Helen Legg will leave her position as director of Spike Island in Bristol, England, to head up Tate Liverpool. She will start in her position as director there this summer, taking takes the reins from Francesco Manacorda, who left the museum to become artistic director of the V-A-C Foundation in Moscow last year.

Legg had been director of Spike Island since 2010. She oversaw a diverse program of exhibitions that included solo shows for Charlotte Prodger, Haroon Mirza, Cevdek Erek, Aurélien Froment, and, most notably, Lubaina Himid, who went on to receive a Turner Prize nomination for her outing at the institution. (Himid ended up winning the prize.) In her tenure there, Legg solidified Spike Island as one of the most important contemporary art venues in England. She is currently an external adviser to the Arts Council Collection Acquisitions Committee, a member of Arts Council England South West Area Council, and the chair of Visual Arts South West.
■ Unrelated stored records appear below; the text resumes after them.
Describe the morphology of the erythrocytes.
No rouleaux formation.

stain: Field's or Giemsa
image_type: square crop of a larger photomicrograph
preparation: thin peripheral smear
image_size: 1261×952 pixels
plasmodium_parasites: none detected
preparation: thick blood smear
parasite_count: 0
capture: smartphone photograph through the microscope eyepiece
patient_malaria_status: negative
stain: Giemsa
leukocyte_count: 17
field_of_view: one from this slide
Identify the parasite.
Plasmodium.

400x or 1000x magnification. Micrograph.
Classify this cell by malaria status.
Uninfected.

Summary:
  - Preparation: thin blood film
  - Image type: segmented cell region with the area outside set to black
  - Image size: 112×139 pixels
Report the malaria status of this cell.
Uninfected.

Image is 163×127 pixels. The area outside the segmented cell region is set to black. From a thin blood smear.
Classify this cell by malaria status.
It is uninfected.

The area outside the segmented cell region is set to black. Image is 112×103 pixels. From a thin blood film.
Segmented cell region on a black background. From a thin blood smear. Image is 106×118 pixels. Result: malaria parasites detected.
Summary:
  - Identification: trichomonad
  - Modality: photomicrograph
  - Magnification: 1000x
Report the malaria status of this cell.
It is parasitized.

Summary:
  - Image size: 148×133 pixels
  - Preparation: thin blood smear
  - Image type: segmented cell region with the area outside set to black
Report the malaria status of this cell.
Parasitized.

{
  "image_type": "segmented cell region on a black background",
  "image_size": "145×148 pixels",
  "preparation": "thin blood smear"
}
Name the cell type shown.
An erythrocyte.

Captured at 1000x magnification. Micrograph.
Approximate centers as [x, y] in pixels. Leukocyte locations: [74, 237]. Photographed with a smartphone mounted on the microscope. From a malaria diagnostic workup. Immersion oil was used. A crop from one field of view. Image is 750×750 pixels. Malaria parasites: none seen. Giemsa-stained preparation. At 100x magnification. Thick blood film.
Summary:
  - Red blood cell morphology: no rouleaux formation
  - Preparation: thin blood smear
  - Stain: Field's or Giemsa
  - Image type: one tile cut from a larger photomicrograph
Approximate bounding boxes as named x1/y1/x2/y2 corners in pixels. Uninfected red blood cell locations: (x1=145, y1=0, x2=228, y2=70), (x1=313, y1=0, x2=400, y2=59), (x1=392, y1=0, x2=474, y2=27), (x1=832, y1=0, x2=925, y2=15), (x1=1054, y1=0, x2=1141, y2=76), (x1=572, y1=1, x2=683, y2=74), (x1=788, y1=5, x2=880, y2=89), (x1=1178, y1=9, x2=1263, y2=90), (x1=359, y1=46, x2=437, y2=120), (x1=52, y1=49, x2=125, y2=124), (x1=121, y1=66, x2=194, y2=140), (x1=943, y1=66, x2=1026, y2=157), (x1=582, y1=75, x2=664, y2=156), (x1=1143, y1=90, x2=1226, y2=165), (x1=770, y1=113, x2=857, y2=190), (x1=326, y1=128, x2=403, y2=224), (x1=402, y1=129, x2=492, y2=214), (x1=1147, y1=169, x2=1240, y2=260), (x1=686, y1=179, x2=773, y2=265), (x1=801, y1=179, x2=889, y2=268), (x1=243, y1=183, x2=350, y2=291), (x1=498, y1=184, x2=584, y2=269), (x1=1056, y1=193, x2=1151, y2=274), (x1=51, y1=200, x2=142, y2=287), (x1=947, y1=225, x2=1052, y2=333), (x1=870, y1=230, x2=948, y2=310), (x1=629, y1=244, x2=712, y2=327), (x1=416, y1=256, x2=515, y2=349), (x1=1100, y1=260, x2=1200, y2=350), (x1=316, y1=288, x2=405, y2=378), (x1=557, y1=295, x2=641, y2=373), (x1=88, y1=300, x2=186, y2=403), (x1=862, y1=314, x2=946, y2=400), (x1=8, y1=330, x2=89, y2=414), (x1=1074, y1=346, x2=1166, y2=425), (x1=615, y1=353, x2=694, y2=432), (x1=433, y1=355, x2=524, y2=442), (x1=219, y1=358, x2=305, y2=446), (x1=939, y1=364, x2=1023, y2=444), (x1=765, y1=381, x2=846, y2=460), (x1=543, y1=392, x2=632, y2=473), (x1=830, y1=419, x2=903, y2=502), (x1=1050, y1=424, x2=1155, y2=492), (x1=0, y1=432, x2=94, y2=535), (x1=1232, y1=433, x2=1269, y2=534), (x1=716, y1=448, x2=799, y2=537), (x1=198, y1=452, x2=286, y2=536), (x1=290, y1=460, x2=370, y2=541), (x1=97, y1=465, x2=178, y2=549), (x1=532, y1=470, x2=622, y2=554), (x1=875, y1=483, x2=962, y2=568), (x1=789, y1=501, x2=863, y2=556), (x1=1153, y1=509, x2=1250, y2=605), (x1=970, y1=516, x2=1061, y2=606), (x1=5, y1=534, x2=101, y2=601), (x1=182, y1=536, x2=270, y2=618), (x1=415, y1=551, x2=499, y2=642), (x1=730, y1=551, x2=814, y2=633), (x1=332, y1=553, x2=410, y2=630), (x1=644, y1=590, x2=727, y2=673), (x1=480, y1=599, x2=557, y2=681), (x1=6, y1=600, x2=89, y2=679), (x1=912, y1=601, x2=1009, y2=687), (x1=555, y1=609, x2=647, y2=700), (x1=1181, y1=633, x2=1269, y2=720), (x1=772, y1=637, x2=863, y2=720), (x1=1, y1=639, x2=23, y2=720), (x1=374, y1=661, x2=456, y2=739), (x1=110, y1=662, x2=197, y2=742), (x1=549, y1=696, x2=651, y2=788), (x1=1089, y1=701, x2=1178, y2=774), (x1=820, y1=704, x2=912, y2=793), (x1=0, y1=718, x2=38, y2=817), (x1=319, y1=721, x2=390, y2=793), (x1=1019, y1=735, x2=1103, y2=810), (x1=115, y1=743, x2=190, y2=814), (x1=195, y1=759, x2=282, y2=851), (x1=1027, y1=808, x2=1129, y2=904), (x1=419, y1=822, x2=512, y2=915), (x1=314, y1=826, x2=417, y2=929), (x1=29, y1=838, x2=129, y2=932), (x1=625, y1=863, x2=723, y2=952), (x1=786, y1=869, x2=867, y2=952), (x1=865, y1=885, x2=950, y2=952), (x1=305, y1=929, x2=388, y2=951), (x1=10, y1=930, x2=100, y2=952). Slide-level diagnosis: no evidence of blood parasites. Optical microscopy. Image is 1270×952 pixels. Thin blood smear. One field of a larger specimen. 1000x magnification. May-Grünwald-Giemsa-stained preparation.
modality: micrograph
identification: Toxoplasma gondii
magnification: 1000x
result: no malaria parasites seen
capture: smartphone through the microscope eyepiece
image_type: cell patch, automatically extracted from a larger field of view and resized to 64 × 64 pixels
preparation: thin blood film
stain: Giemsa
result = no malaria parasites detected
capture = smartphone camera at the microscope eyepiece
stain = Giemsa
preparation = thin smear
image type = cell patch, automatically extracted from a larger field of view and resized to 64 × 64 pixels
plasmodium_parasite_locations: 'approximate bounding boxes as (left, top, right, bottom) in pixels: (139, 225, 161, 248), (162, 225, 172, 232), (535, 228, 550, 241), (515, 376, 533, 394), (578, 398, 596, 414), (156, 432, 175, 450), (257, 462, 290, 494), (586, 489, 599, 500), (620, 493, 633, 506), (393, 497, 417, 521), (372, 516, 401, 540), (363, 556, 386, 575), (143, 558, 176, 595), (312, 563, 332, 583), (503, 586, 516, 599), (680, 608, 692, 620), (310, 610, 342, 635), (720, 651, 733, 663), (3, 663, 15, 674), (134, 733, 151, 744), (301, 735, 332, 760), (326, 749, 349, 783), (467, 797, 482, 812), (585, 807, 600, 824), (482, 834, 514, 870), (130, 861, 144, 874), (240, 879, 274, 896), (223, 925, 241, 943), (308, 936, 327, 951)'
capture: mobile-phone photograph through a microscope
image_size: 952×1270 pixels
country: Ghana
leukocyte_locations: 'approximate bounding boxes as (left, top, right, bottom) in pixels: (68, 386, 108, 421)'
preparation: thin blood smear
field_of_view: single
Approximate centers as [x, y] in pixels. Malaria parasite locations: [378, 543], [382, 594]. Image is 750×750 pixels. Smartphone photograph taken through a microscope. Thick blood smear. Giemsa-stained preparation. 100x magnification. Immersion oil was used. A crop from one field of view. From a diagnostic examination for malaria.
Prior to working at Spike Island, Legg had been curator at Birmingham’s Ikon Gallery, where she helped develop the institution’s second space, Ikon Eastside. That venue opened in 2006 in a Victorian former chapel and switched locations shortly after inaugurating its space. Legg was also a judge for the Turner Prize in 2014, a member of the selection committee for the British Pavilion at the 2017 Venice Biennale, and a judge for the 2017 Jerwood Drawing Prize.

In a statement, Maria Balshaw, the director of Tate, said, “As the gallery enters its fourth decade, Helen will lead the institution into a new era. Her impressive track record at Spike Island and at Ikon mean she brings a wealth of expertise to the role. Her curatorial achievements and her experience of developing crucial networks and partnerships will help us attract the audiences of the future to Tate Liverpool.”